From the line that includes "Is the point" to the last line of the data, quote each line precisely; both boundary lines belong in the answer.

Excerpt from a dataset
┌──

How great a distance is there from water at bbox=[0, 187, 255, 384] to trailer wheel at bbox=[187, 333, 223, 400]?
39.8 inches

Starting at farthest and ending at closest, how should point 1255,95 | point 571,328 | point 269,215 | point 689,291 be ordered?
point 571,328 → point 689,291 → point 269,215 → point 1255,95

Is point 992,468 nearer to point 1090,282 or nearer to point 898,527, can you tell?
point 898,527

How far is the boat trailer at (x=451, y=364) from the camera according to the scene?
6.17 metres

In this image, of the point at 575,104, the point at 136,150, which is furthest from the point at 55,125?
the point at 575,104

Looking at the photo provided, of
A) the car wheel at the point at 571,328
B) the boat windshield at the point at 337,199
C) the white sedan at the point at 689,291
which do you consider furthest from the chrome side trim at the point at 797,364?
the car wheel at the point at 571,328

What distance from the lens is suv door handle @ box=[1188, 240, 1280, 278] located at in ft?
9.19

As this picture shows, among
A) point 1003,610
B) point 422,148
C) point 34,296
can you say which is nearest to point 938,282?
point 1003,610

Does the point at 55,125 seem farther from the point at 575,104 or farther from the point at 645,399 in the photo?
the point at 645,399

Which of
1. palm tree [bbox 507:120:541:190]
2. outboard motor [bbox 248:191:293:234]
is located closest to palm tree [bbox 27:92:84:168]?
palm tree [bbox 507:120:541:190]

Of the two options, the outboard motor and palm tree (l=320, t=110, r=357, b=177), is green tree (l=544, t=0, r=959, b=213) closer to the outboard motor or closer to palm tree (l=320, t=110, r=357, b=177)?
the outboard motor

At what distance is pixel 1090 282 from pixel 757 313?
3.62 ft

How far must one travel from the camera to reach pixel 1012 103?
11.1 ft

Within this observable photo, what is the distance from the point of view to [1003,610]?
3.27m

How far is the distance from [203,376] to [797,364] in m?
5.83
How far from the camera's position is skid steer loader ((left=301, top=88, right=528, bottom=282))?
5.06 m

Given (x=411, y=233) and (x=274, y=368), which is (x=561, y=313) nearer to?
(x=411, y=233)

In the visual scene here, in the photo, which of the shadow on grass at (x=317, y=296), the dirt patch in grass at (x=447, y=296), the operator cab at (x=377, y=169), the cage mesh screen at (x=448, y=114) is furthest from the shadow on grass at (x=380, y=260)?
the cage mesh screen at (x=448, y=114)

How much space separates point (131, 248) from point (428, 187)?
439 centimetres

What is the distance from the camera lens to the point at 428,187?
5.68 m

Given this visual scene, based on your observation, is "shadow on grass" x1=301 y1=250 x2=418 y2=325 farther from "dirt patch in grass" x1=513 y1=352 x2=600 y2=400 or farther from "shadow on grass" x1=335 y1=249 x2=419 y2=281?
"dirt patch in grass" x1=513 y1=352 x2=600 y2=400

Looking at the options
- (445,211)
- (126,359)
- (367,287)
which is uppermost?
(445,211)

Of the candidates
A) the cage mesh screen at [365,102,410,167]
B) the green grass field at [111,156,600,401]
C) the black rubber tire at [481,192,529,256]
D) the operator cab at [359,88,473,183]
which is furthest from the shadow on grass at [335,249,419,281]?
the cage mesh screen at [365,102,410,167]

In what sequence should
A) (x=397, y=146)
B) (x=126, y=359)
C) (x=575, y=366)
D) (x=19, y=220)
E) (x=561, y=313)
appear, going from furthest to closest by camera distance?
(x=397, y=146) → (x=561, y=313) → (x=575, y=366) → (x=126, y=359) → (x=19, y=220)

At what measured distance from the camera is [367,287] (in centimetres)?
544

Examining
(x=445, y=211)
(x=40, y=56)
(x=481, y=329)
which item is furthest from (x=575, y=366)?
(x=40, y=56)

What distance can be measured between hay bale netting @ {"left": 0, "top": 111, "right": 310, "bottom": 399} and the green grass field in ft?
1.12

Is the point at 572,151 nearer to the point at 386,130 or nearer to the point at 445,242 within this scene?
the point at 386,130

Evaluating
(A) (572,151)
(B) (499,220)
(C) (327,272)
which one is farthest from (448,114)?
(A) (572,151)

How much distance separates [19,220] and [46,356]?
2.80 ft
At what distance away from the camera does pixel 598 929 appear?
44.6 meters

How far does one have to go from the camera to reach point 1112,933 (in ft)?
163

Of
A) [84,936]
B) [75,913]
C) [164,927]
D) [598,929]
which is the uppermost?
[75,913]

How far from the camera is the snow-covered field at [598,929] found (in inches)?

└──

**FINISHED ANSWER**
Is the point at 572,151 nearer to the point at 386,130 or nearer to the point at 445,242 within this scene?
the point at 386,130

Evaluating
(A) (572,151)
(B) (499,220)
(C) (327,272)
which one is farthest from (448,114)?
(A) (572,151)

How much distance separates [19,220] and [46,356]?
2.80 ft
At what distance away from the camera does pixel 598 929 appear?
44.6 meters

How far does one have to go from the camera to reach point 1112,933 (in ft)?
163

Of
A) [84,936]
B) [75,913]
C) [164,927]
D) [598,929]
which is the uppermost?
[75,913]

How far from the camera is the snow-covered field at [598,929] found (in inches)?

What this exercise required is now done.